Ahead of defence secretary Ash carter’s coming visit to India the US is keen to address “myths” and “inaccuracies” about a set of defence agreements it has proposed to New Delhi.
Drafts for three of these agreements, which are together referred to as “foundational” sometimes, were turned over to India over past some weeks, following President Barack Obama’s visit.
Despite being labelled “foundational”, a senior defense official said Tuesday, “they are not prerequisites to bilateral defence cooperation... there is nothing foundational about them.” The official insisted there was no pressure on India to sign them, any or all of them, nor was there a timeline on it.
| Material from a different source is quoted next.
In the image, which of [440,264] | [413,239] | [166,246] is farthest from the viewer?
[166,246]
They may come up during Carter’s visit next month — his first since becoming secretary of defence — to formally renew the 10-year Defense Framework Agreement.
The agreements are General Security of Military Information Agreement, Communications and Information Security Memorandum of Agreement (CISMOA), Logistics Support Agreement, and Basic Exchange and Cooperation Agreement for Geospatial Intelligence.
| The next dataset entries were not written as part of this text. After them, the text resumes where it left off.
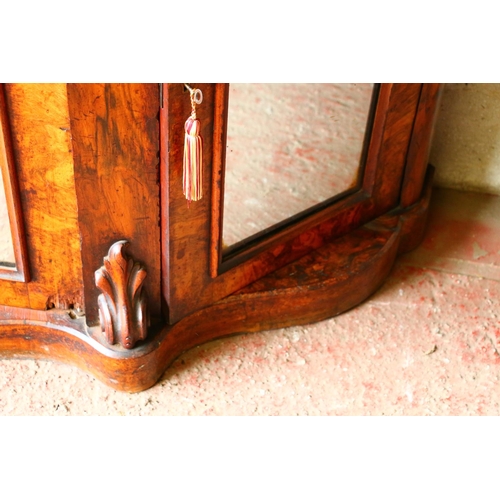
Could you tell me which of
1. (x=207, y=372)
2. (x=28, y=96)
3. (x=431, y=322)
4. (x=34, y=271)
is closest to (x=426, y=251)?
(x=431, y=322)

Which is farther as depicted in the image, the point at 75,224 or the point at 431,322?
the point at 431,322

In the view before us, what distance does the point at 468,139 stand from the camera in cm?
→ 212

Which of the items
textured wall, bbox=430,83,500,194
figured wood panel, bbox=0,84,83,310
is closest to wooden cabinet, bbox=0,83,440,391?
figured wood panel, bbox=0,84,83,310

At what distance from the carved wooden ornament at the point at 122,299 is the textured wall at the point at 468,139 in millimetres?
1098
The first was signed in 2002. Progress on the rest has been slow. The US call these agreements “routine”, which it has signed — some or all of them — with over 100 other countries.
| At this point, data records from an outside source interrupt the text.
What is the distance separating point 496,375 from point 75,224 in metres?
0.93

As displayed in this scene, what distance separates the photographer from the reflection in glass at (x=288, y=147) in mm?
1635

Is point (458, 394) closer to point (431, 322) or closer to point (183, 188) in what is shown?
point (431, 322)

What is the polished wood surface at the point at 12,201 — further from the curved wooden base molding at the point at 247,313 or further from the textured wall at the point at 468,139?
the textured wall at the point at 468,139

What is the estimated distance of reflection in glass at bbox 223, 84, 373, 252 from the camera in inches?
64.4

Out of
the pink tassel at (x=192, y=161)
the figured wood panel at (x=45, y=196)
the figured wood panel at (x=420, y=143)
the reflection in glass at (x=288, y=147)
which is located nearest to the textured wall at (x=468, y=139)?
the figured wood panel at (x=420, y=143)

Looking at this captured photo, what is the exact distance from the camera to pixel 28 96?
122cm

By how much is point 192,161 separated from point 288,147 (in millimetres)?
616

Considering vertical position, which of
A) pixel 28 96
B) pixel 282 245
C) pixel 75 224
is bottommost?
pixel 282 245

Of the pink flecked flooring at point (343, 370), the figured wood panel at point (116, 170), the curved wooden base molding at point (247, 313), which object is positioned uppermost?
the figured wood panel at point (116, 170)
Though the absence of these agreements has had no bearing on ties, India has had to settle for stripped down versions of high-tech defence equipment it has bought. For example, India could have added an advanced terrain mapping software to the C-130Js it has bought if it had signed the CISMOA, the defence official said.
But there are misconceptions about the agreements in India, the official said, which are “distracting”.